** EXTRACTED TEXT **
# swimming pool/dog door



## mariemom1 (Dec 21, 2012)

ok, I already posted a question today but I have another- sorry ! I love that I found a group of people that know about this breed though. I keep getting bad advice in real life from lab owners,etc-lol

We have a non fenced pool in backyard. Should Lincoln fall/jump in, will he know instinctively how to swim ? I am assuming so , but I may need to teach him how to get out?
He is never alone in the back yard for now, so not an immediate issue. 


As he get older ( 2 yrs old?) I was thinking of adding a doggy door? Any thoughts on that too?


----------



## lfung5 (Jun 30, 2007)

I wouldn't put a doggy door in if you have a pool. In fact, I wouldn't let him near the pool unless he is supervised. I know of 2 incidents where dogs fell in the pool. One was rescued and the other not so lucky. If a dog panics, he probably won't remember how to get out. I wouldn't take any chances.
The dog that was rescued was Gucci. I'm sure Kara will chime in


----------



## sandypaws (Aug 8, 2012)

(Dataset excerpts)
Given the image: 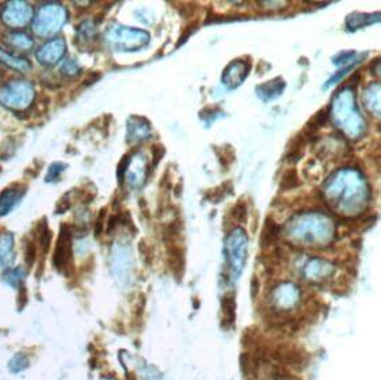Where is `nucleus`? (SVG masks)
Segmentation results:
<instances>
[{
  "instance_id": "f257e3e1",
  "label": "nucleus",
  "mask_w": 381,
  "mask_h": 380,
  "mask_svg": "<svg viewBox=\"0 0 381 380\" xmlns=\"http://www.w3.org/2000/svg\"><path fill=\"white\" fill-rule=\"evenodd\" d=\"M68 18V11L60 3H45L33 20V32L40 37L56 34Z\"/></svg>"
},
{
  "instance_id": "f03ea898",
  "label": "nucleus",
  "mask_w": 381,
  "mask_h": 380,
  "mask_svg": "<svg viewBox=\"0 0 381 380\" xmlns=\"http://www.w3.org/2000/svg\"><path fill=\"white\" fill-rule=\"evenodd\" d=\"M34 87L25 79L10 81L0 87V104L14 111H25L34 101Z\"/></svg>"
},
{
  "instance_id": "7ed1b4c3",
  "label": "nucleus",
  "mask_w": 381,
  "mask_h": 380,
  "mask_svg": "<svg viewBox=\"0 0 381 380\" xmlns=\"http://www.w3.org/2000/svg\"><path fill=\"white\" fill-rule=\"evenodd\" d=\"M105 37L107 43L120 50H137L149 41L147 32L120 25H114L107 29Z\"/></svg>"
},
{
  "instance_id": "20e7f679",
  "label": "nucleus",
  "mask_w": 381,
  "mask_h": 380,
  "mask_svg": "<svg viewBox=\"0 0 381 380\" xmlns=\"http://www.w3.org/2000/svg\"><path fill=\"white\" fill-rule=\"evenodd\" d=\"M226 255L230 271L228 277L235 281L242 273L247 257V236L242 231V229H235V231L227 238Z\"/></svg>"
},
{
  "instance_id": "39448f33",
  "label": "nucleus",
  "mask_w": 381,
  "mask_h": 380,
  "mask_svg": "<svg viewBox=\"0 0 381 380\" xmlns=\"http://www.w3.org/2000/svg\"><path fill=\"white\" fill-rule=\"evenodd\" d=\"M0 18L4 25L18 29L33 20V7L27 1H8L3 4Z\"/></svg>"
},
{
  "instance_id": "423d86ee",
  "label": "nucleus",
  "mask_w": 381,
  "mask_h": 380,
  "mask_svg": "<svg viewBox=\"0 0 381 380\" xmlns=\"http://www.w3.org/2000/svg\"><path fill=\"white\" fill-rule=\"evenodd\" d=\"M111 271H113L114 277L123 285H127L129 277H130L132 271H133V262H132V254L129 253V249L125 246L117 245L113 249Z\"/></svg>"
},
{
  "instance_id": "0eeeda50",
  "label": "nucleus",
  "mask_w": 381,
  "mask_h": 380,
  "mask_svg": "<svg viewBox=\"0 0 381 380\" xmlns=\"http://www.w3.org/2000/svg\"><path fill=\"white\" fill-rule=\"evenodd\" d=\"M301 292L298 287L292 283H284L275 287L272 294V303L277 310L286 311L296 307L300 303Z\"/></svg>"
},
{
  "instance_id": "6e6552de",
  "label": "nucleus",
  "mask_w": 381,
  "mask_h": 380,
  "mask_svg": "<svg viewBox=\"0 0 381 380\" xmlns=\"http://www.w3.org/2000/svg\"><path fill=\"white\" fill-rule=\"evenodd\" d=\"M71 258H72V231L69 230V226H63L56 243L53 265L59 271H67V268L71 265Z\"/></svg>"
},
{
  "instance_id": "1a4fd4ad",
  "label": "nucleus",
  "mask_w": 381,
  "mask_h": 380,
  "mask_svg": "<svg viewBox=\"0 0 381 380\" xmlns=\"http://www.w3.org/2000/svg\"><path fill=\"white\" fill-rule=\"evenodd\" d=\"M65 52H67V43L63 39H55L41 45L36 52V57L41 65L53 67L55 64L59 63L63 59Z\"/></svg>"
},
{
  "instance_id": "9d476101",
  "label": "nucleus",
  "mask_w": 381,
  "mask_h": 380,
  "mask_svg": "<svg viewBox=\"0 0 381 380\" xmlns=\"http://www.w3.org/2000/svg\"><path fill=\"white\" fill-rule=\"evenodd\" d=\"M334 273V265L323 259H311L304 268V277L311 281H321Z\"/></svg>"
},
{
  "instance_id": "9b49d317",
  "label": "nucleus",
  "mask_w": 381,
  "mask_h": 380,
  "mask_svg": "<svg viewBox=\"0 0 381 380\" xmlns=\"http://www.w3.org/2000/svg\"><path fill=\"white\" fill-rule=\"evenodd\" d=\"M25 191L26 188L22 185V186H10L0 193V217L6 216L18 205Z\"/></svg>"
},
{
  "instance_id": "f8f14e48",
  "label": "nucleus",
  "mask_w": 381,
  "mask_h": 380,
  "mask_svg": "<svg viewBox=\"0 0 381 380\" xmlns=\"http://www.w3.org/2000/svg\"><path fill=\"white\" fill-rule=\"evenodd\" d=\"M250 69V64L243 62V60H236L233 64L228 65V68L224 71V75H223V82L230 87L235 88L236 86L240 85V82L244 81L246 76L240 75L242 74H246L249 72Z\"/></svg>"
},
{
  "instance_id": "ddd939ff",
  "label": "nucleus",
  "mask_w": 381,
  "mask_h": 380,
  "mask_svg": "<svg viewBox=\"0 0 381 380\" xmlns=\"http://www.w3.org/2000/svg\"><path fill=\"white\" fill-rule=\"evenodd\" d=\"M151 128L149 124L140 117H132L127 121V140L129 142H141L149 137Z\"/></svg>"
},
{
  "instance_id": "4468645a",
  "label": "nucleus",
  "mask_w": 381,
  "mask_h": 380,
  "mask_svg": "<svg viewBox=\"0 0 381 380\" xmlns=\"http://www.w3.org/2000/svg\"><path fill=\"white\" fill-rule=\"evenodd\" d=\"M0 63L7 65L8 68L18 71V72H27L32 68V63L29 59L17 56L14 53H10L8 50L0 48Z\"/></svg>"
},
{
  "instance_id": "2eb2a0df",
  "label": "nucleus",
  "mask_w": 381,
  "mask_h": 380,
  "mask_svg": "<svg viewBox=\"0 0 381 380\" xmlns=\"http://www.w3.org/2000/svg\"><path fill=\"white\" fill-rule=\"evenodd\" d=\"M14 259V235L8 231L0 233V266H7Z\"/></svg>"
},
{
  "instance_id": "dca6fc26",
  "label": "nucleus",
  "mask_w": 381,
  "mask_h": 380,
  "mask_svg": "<svg viewBox=\"0 0 381 380\" xmlns=\"http://www.w3.org/2000/svg\"><path fill=\"white\" fill-rule=\"evenodd\" d=\"M3 41L15 48V49H20V50H27L33 46L34 40L26 34V33H21V32H15V33H8L7 36H4Z\"/></svg>"
},
{
  "instance_id": "f3484780",
  "label": "nucleus",
  "mask_w": 381,
  "mask_h": 380,
  "mask_svg": "<svg viewBox=\"0 0 381 380\" xmlns=\"http://www.w3.org/2000/svg\"><path fill=\"white\" fill-rule=\"evenodd\" d=\"M25 276H26L25 271L18 266V268L6 271V272L3 273V276H1V280H3L6 284H8L10 287L18 288V287L21 285L22 281H23V278H25Z\"/></svg>"
},
{
  "instance_id": "a211bd4d",
  "label": "nucleus",
  "mask_w": 381,
  "mask_h": 380,
  "mask_svg": "<svg viewBox=\"0 0 381 380\" xmlns=\"http://www.w3.org/2000/svg\"><path fill=\"white\" fill-rule=\"evenodd\" d=\"M39 242H40V246L43 249V253L45 254L49 247H50V243H52V233L46 224V220H43L40 224H39Z\"/></svg>"
},
{
  "instance_id": "6ab92c4d",
  "label": "nucleus",
  "mask_w": 381,
  "mask_h": 380,
  "mask_svg": "<svg viewBox=\"0 0 381 380\" xmlns=\"http://www.w3.org/2000/svg\"><path fill=\"white\" fill-rule=\"evenodd\" d=\"M298 182H300V179H298L296 170H286V171L282 174V178H281V189H293V188H296L297 185H298Z\"/></svg>"
},
{
  "instance_id": "aec40b11",
  "label": "nucleus",
  "mask_w": 381,
  "mask_h": 380,
  "mask_svg": "<svg viewBox=\"0 0 381 380\" xmlns=\"http://www.w3.org/2000/svg\"><path fill=\"white\" fill-rule=\"evenodd\" d=\"M92 39H95V29L90 22H83L78 27V41L88 43Z\"/></svg>"
},
{
  "instance_id": "412c9836",
  "label": "nucleus",
  "mask_w": 381,
  "mask_h": 380,
  "mask_svg": "<svg viewBox=\"0 0 381 380\" xmlns=\"http://www.w3.org/2000/svg\"><path fill=\"white\" fill-rule=\"evenodd\" d=\"M29 364H30V361H29L26 355H23V353H17L13 359L10 360L8 367H10V369H11L14 374H18V372L25 371V369L29 367Z\"/></svg>"
},
{
  "instance_id": "4be33fe9",
  "label": "nucleus",
  "mask_w": 381,
  "mask_h": 380,
  "mask_svg": "<svg viewBox=\"0 0 381 380\" xmlns=\"http://www.w3.org/2000/svg\"><path fill=\"white\" fill-rule=\"evenodd\" d=\"M228 188H233V184L231 182H226L224 185H221V186H219V188H216V189L209 190L208 193H207V200H209V201H212V203H219V201H221L223 198H224V196L228 193Z\"/></svg>"
},
{
  "instance_id": "5701e85b",
  "label": "nucleus",
  "mask_w": 381,
  "mask_h": 380,
  "mask_svg": "<svg viewBox=\"0 0 381 380\" xmlns=\"http://www.w3.org/2000/svg\"><path fill=\"white\" fill-rule=\"evenodd\" d=\"M60 71H62V74L65 75V76L72 78V76L79 75L81 68H79V65L76 64V62H74V60L68 59V60H65V62H64L63 65H62V68H60Z\"/></svg>"
},
{
  "instance_id": "b1692460",
  "label": "nucleus",
  "mask_w": 381,
  "mask_h": 380,
  "mask_svg": "<svg viewBox=\"0 0 381 380\" xmlns=\"http://www.w3.org/2000/svg\"><path fill=\"white\" fill-rule=\"evenodd\" d=\"M67 169V166L64 163H53L49 170H48V174H46V178L45 181L46 182H52L55 179H57L60 177V174L63 172L64 170Z\"/></svg>"
},
{
  "instance_id": "393cba45",
  "label": "nucleus",
  "mask_w": 381,
  "mask_h": 380,
  "mask_svg": "<svg viewBox=\"0 0 381 380\" xmlns=\"http://www.w3.org/2000/svg\"><path fill=\"white\" fill-rule=\"evenodd\" d=\"M36 255H37V249H36V245L30 240V242H26L25 245V261L29 266H32L36 261Z\"/></svg>"
},
{
  "instance_id": "a878e982",
  "label": "nucleus",
  "mask_w": 381,
  "mask_h": 380,
  "mask_svg": "<svg viewBox=\"0 0 381 380\" xmlns=\"http://www.w3.org/2000/svg\"><path fill=\"white\" fill-rule=\"evenodd\" d=\"M165 156V147L160 144H155L152 146V163L149 166V172L152 168H156L158 163L160 162V159Z\"/></svg>"
},
{
  "instance_id": "bb28decb",
  "label": "nucleus",
  "mask_w": 381,
  "mask_h": 380,
  "mask_svg": "<svg viewBox=\"0 0 381 380\" xmlns=\"http://www.w3.org/2000/svg\"><path fill=\"white\" fill-rule=\"evenodd\" d=\"M233 216L235 217V220L244 222L246 217H247V205H246V203L239 201V203L233 207Z\"/></svg>"
},
{
  "instance_id": "cd10ccee",
  "label": "nucleus",
  "mask_w": 381,
  "mask_h": 380,
  "mask_svg": "<svg viewBox=\"0 0 381 380\" xmlns=\"http://www.w3.org/2000/svg\"><path fill=\"white\" fill-rule=\"evenodd\" d=\"M129 163H130V156H129V155L124 156L123 161L120 162V166H118V181H120V182L124 181V177H125V172H127Z\"/></svg>"
},
{
  "instance_id": "c85d7f7f",
  "label": "nucleus",
  "mask_w": 381,
  "mask_h": 380,
  "mask_svg": "<svg viewBox=\"0 0 381 380\" xmlns=\"http://www.w3.org/2000/svg\"><path fill=\"white\" fill-rule=\"evenodd\" d=\"M105 215H106V210H102L101 213H99L98 220H97V226H95V233H97V236L104 231V224H105L104 216H105Z\"/></svg>"
},
{
  "instance_id": "c756f323",
  "label": "nucleus",
  "mask_w": 381,
  "mask_h": 380,
  "mask_svg": "<svg viewBox=\"0 0 381 380\" xmlns=\"http://www.w3.org/2000/svg\"><path fill=\"white\" fill-rule=\"evenodd\" d=\"M197 30V25H194V26H191L190 29H188L185 33H183V36L181 37V40L178 41V46H181L182 43H183V41H186L189 37L191 36V33H194Z\"/></svg>"
},
{
  "instance_id": "7c9ffc66",
  "label": "nucleus",
  "mask_w": 381,
  "mask_h": 380,
  "mask_svg": "<svg viewBox=\"0 0 381 380\" xmlns=\"http://www.w3.org/2000/svg\"><path fill=\"white\" fill-rule=\"evenodd\" d=\"M0 75H1V71H0Z\"/></svg>"
}]
</instances>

** DIRECTIVE A **
List every username that appears in a post header in the swimming pool and dog door thread.
** DIRECTIVE B **
In the swimming pool and dog door thread, what is the name of the dog that was rescued after falling into a pool?

** TASK RESULT A **
mariemom1, lfung5, sandypaws

** TASK RESULT B **
Gucci